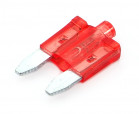 Auto Fuse: MINI; 10A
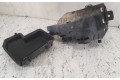 Блок предохранителей  9452547, 8645259   Volvo V70    
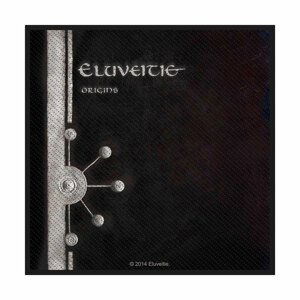 Eluveitie Origins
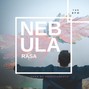 erkrathbeats - NEBULARASA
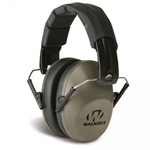 WALKER LOW PROFILE MUFF FDE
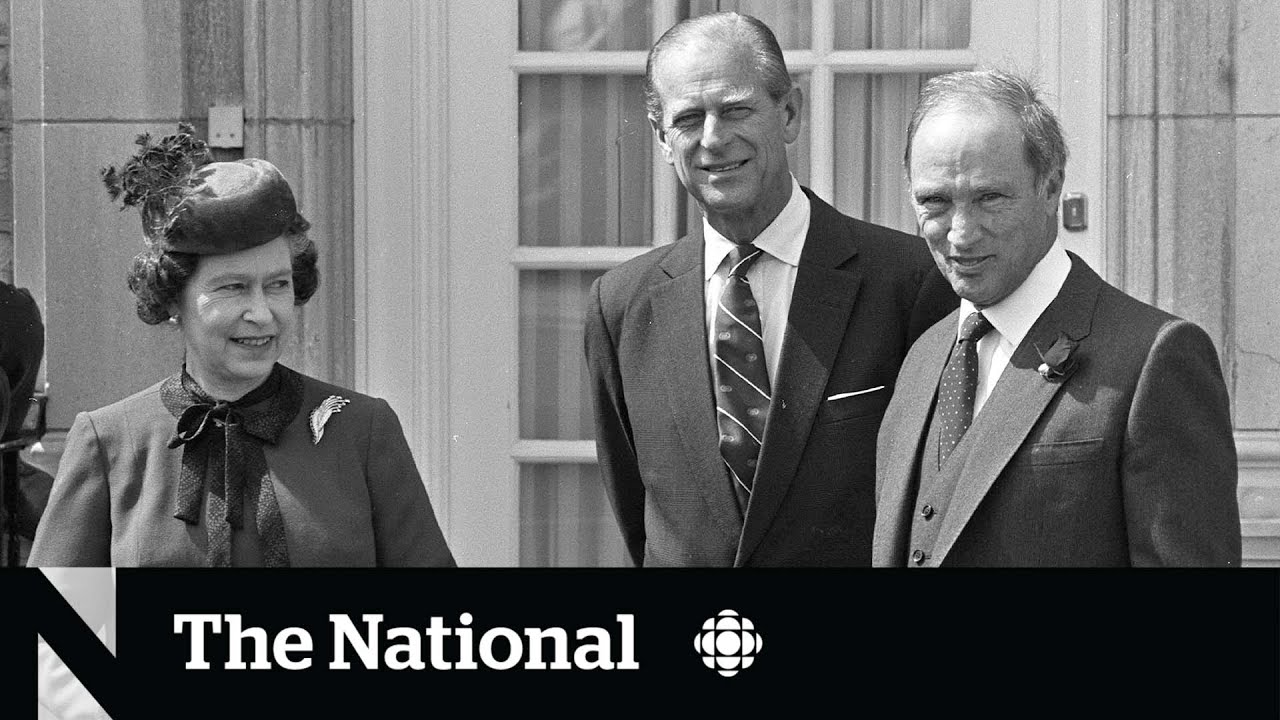 24 Sussex wasn’t always a rat-infested death trap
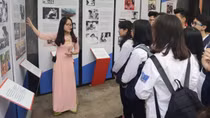 Thay đổi cách dạy và học khi Lịch sử trở thành môn bắt buộc ở cấp THPT trong chương trình mới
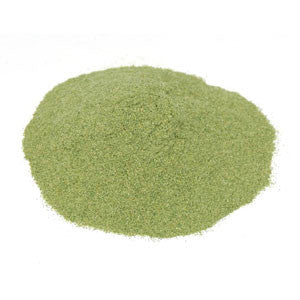 Broccoli Powder - Sunrise Botanics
= = = = = = =
• **What you are asked to do**: Copy out every line of the records above word for word, leaving out the pictures.

• **Task result**:
 Auto Fuse: MINI; 10A
 Блок предохранителей  9452547, 8645259   Volvo V70    
 Eluveitie Origins
 erkrathbeats - NEBULARASA
 WALKER LOW PROFILE MUFF FDE
 24 Sussex wasn’t always a rat-infested death trap
 Thay đổi cách dạy và học khi Lịch sử trở thành môn bắt buộc ở cấp THPT trong chương trình mới
 Broccoli Powder - Sunrise Botanics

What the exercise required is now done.